Las Chivas de Fernando Gago superan a los Bravos de Juárez en un encuentro lleno de magia y misterio, con goles de Antonio Briseño y Victor Guzmán.
Por:Diego Pio
En un duelo marcado por la tensión entre las redes contrarias y la misteriosa incapacidad de las Chivas para conjurar hechizos goleadores, el destino sonrió a los pupilos de Fernando Gago, quienes, como magos errantes, lograron conjurar un hechizo suficiente para derrotar 2-1 a los Bravos de Juárez en el Estadio Akron en el místico escenario del Clausura 2024 de la Liga MX.
Guiados por el «hechicero» Gago, los chicos de Guadalajara dominaron desde el inicio, aunque sus hechizos ofensivos parecían más desviados que un conjuro fallido de un aprendiz de mago. Fue entonces cuando, en un momento mágico, un tiro de esquina se convirtió en un encantamiento, donde la cabeza del noble Antonio Briseño, quien, como un valiente caballero, se lanzó de palomita para anotar al 33′.
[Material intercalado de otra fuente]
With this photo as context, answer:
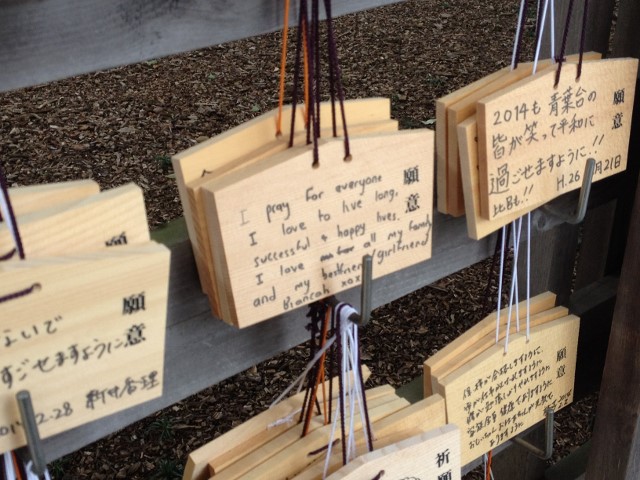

La magia siempre viene con su cuota de peligro, y en el segundo acto, los Bravos, con sus propios sortilegios, empujaron con firmeza, pusieron a prueba la defensa encantada del Guadalajara. Incluso, un conjuro mal dirigido de Briseño amenazó con convertirse en su propia maldición, al acercar el balón a su propia portería.
Sin embargo, el «hechicero» Gago, en su sabiduría, convocó a la velocidad de Cade Cowell, quien infundió nuevo ímpetu al ataque rojiblanco. A pesar de algunos hechizos fallidos, como una contra mal conjurada y una asistencia desperdiciada, el Rebaño encontró su conjuro final en los dominios de Víctor Guzmán, quien, como un auténtico caballero de la frontera, convirtió un rebote del guardián Sebastián Jurado en un hechizo definitivo.
La celebración del segundo gol tuvo un toque de magia adicional, Guzmán y Cowell recrearon un ritual al estilo de los vaqueros del viejo oeste, como si fueran jinetes de una aventura mística. Pero la noche no fue perfecta para el Rebaño, ya que el debutante Leonardo Sepúlveda fue expulsado por una patada prohibida, y dejó al equipo con un hombre menos.

Fernando Gago como un mago con experiencia habló sobre la expulsión del aprendiz Sepúlveda: ”Leo hizó un grandísimo partido el miércoles en un torneo internacional. Cualquier jugador lo pueden expulsar”.
Como una reacción en cadena, el maleficio de la patada prohibida buscó su nueva víctima la cual fue el “maguito maravilla” Yael Padilla quien en labores defensivas tras la expulsión, ocasionó un tiro penal a favor de los Bravos. Castigo que aprovechó el jugador Angel Saldívar quien en unos ayeres vistió la playera del rebaño sagrado donde aplicó el tan temido hechizo de la “ley del ex”.

A pesar de las adversidades, el Guadalajara permanece como un faro en la tabla, en el cuarto lugar con 11 puntos, empatado con Tigres que aún no juegan esta jornada, mientras que los Bravos de Juárez languidecen en el último lugar, atrapados en los confines oscuros del Clausura 2024.